When dad finally upgraded to a Ford Laser in my teenage years, my brother and I joined in the discussion on whether it should have automatic transmission or manual, and to get it in silver or white. We even fussed over the possibility of having a lucky number “8” as the first digit of the license plate if our registration timing was right! (It wasn’t).
We were far from being rich. Ours was just a regular average-income family with two working parents.
Those were the days.
The possibility of owning a car is slipping beyond the grasp of even the upper middle class. The cost of purchasing a car without the ability to rely on a substantial long-term loan is already onerous. Then there are the charges incurred in actually driving it on the road.
The situation as it stands is untenable – we understand. We want to avoid the gridlock-type congestion; therefore car population needs to be controlled. Urban planners are putting MRT stations within walking distance of most homes in Singapore so you don’t even need to consider driving.

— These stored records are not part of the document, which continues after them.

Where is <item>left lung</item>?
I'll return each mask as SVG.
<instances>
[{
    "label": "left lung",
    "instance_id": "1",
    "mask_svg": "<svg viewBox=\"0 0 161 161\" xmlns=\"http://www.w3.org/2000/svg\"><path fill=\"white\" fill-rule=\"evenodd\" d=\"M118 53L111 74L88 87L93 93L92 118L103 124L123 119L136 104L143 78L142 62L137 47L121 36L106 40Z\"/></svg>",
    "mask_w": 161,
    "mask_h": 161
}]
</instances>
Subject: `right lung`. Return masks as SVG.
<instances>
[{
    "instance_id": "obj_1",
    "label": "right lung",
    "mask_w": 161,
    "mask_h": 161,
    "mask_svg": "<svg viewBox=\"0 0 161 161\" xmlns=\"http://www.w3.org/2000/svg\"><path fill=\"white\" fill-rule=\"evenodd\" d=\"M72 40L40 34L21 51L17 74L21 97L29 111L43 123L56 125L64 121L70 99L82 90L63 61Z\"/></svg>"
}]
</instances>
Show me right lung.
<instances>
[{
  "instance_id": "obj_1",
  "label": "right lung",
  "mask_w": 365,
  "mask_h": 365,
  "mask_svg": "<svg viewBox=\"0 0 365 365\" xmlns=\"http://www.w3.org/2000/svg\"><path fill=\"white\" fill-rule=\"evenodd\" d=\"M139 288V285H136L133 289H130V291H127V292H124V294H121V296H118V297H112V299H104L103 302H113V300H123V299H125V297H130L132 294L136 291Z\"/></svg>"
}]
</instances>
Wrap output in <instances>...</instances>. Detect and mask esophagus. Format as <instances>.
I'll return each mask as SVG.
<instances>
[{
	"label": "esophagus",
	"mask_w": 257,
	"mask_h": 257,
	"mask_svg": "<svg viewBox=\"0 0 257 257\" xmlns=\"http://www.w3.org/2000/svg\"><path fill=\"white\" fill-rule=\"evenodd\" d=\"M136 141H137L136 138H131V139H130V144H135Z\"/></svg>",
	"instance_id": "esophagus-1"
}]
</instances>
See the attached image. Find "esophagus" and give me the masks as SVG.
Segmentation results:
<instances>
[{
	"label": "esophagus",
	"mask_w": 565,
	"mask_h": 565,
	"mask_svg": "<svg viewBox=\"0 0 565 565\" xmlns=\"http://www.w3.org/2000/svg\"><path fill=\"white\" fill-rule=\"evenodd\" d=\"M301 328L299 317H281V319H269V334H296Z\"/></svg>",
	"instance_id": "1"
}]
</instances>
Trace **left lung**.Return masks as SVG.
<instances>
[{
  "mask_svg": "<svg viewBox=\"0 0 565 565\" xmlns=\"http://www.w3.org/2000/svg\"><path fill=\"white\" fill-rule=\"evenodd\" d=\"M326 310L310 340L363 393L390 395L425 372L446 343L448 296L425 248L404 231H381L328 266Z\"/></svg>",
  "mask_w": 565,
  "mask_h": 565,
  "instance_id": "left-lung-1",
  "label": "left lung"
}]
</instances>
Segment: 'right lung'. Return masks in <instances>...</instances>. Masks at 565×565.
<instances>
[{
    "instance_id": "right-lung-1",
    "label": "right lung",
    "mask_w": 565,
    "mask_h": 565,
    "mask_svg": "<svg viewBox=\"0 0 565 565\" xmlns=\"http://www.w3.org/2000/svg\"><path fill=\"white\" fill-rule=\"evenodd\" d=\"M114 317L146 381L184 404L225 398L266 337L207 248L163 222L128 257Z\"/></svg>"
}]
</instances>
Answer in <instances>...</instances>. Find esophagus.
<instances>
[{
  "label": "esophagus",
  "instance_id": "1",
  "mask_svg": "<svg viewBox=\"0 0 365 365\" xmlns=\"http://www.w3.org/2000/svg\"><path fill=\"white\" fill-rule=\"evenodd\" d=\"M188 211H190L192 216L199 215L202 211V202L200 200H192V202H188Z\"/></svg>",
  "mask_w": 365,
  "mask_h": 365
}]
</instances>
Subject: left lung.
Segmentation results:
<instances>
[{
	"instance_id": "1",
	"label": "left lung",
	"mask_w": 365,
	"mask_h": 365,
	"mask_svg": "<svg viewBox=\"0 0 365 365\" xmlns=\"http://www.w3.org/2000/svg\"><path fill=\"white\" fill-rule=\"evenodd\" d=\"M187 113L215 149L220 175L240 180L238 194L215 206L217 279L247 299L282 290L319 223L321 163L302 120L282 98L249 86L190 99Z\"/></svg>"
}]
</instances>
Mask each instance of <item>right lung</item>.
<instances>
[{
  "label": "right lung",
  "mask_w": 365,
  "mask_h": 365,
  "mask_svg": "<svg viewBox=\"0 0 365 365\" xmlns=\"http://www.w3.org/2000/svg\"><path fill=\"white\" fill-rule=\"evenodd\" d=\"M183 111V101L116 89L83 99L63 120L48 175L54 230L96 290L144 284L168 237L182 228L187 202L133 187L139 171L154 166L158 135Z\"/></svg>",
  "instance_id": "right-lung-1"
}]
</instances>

Beyond the very pragmatic masterplan, I wish the policy makers would stop for a while to realise what they are telling the youths of today.
Children, in your foreseeable future:
– Forget about the concept of a “family car”, even if you have ageing parents and kids in tow. Perhaps you can rent for special occasions but it’s the bus and train for all your transport needs. Driving licenses make nice mementos.
– Housing will be expensive. There will still be cheap (a.k.a. below-marketplace priced) HDBs for mostly everyone, but they will be small and far in the outskirts. Your parents may need to “sellback” their flat to the HDB for their retirement funds so you probably would not get a cent from it. If anyone in your social circle stays in a house or condo, you know they are in a different league – probably a descendent of “old money”.
– “Unnecessary” university education is discouraged. Good jobs and ample opportunities will go to the deserved, you’re assured. But population growth via foreign import is planned and envisaged, many likely to arrive with degrees. Where will the locals stand in this scenario?
– Elderly outnumber the young. Hospital and nursing demand outstrip supply, with responsibility for the older generation still resting upon the traditional but disappearing “family unit”. You care for your parents, but may find yourself homeless and left to fend for yourself after they pass on. It’s your fault for not getting married and having children.
Many policies in themselves seem entirely feasible, even necessary. But it’s when you view them in totality from a youngster’s perspective that everything suddenly seems really bleak. What kind of Singapore is there for youths to look forward to? The “jewel” at the airport? That may be the last thing they look at before leaving their birth land for good. And who can blame them?